Another 4 am start. This time to pick Tannat our favourite grape variety.
Tannat is mostly found in Madiran where they make these powerful full bodied robust wines that age incredibly. They tend to drink the wines young rather than let them age. Consequently the longevity of males in Madiran is higher than the rest of France. There is probably a terroir factor involved as well. Although this is Hunter Valley Tannat and it may not contain all the longevity factors of its French grown cousin we are willing to give it a chance.

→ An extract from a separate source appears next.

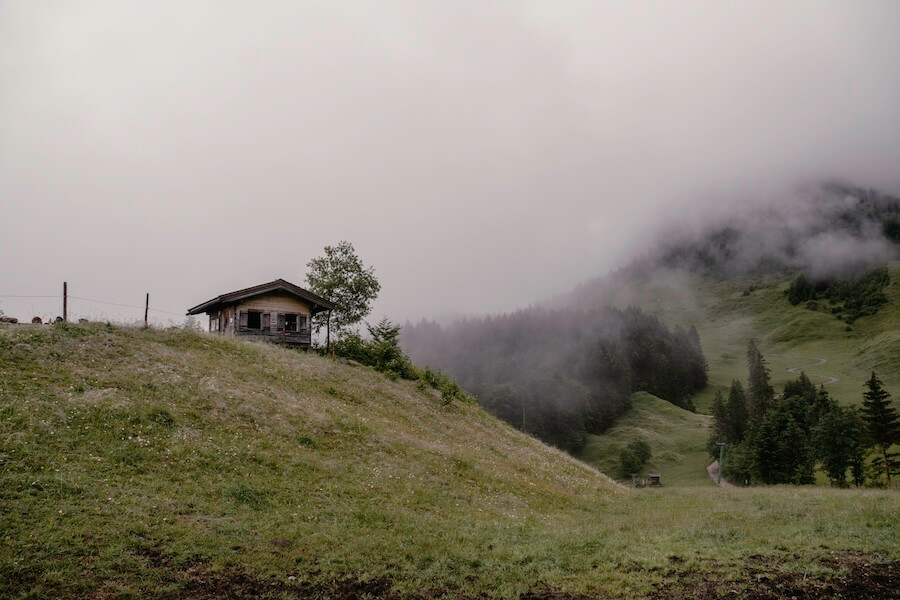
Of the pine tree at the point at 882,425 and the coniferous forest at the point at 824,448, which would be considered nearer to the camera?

The fruit this vintage was exceptionally good. Healthy large bunches hung from the vines. Some of the bunches had berries that had commenced dehydrating and concentrating the sugars and improving the skin to juice ratio. The brix at crush showed 25 which is excellent. The pH came in at 3.76 indicating a ripe fruit but needed some Tartaric Acid to bring it closer to 3.5. The taste test was the best indication of ripeness. The sweet flavours had no unripe greenness and I tested a lot of bunches as picking progressed.
The picking of Tannat is an absolute pleasure the bunches have long stems and hang low on the vine. It went so quickly and with the fruit in such a good state that a little extra was picked resulting in an 80 KG harvest.
At HHF the two barrels went straight into the freezer while breakfast was consumed and a little work performed across the river. In the afternoon the grapes went through the crusher/de-stemmer and the must went back to the freezers to get it down to Minus 3 C.
Once again we intent to try preliminary freezing as a way to extract the maximum colour and phenolics by shattering the cells in the skin.
Apologies to Gavin Webster and his followers on Greening of Gavin for our over use of energy in wine making but we promise to compensate somewhere else. Sometimes the passion to produce the best possible end product overpowers all else.